◆ Provided information:
-=-=-
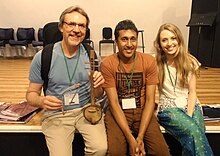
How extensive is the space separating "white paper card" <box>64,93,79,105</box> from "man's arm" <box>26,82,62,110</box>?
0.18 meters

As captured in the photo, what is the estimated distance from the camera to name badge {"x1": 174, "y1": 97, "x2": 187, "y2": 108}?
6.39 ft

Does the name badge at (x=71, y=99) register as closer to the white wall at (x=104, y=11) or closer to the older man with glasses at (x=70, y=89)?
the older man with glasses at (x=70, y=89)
-=-=-
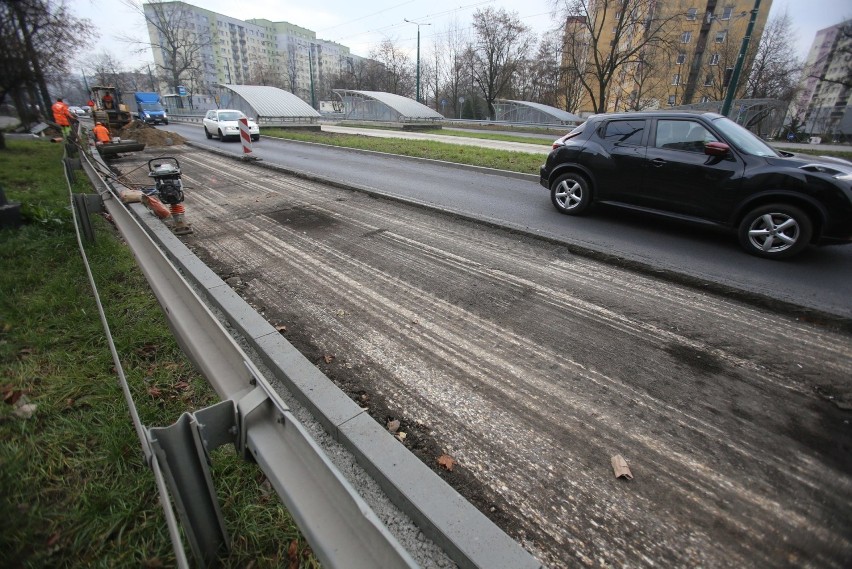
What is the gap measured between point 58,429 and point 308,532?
-=-=-
◆ What the task requires:
Quote the lines starting at the line containing "How extensive is" through the line containing "0.18 meters", with both included.

◆ Exercise result:
How extensive is the space separating "white paper card" <box>64,93,79,105</box> from "man's arm" <box>26,82,62,110</box>?
0.18 meters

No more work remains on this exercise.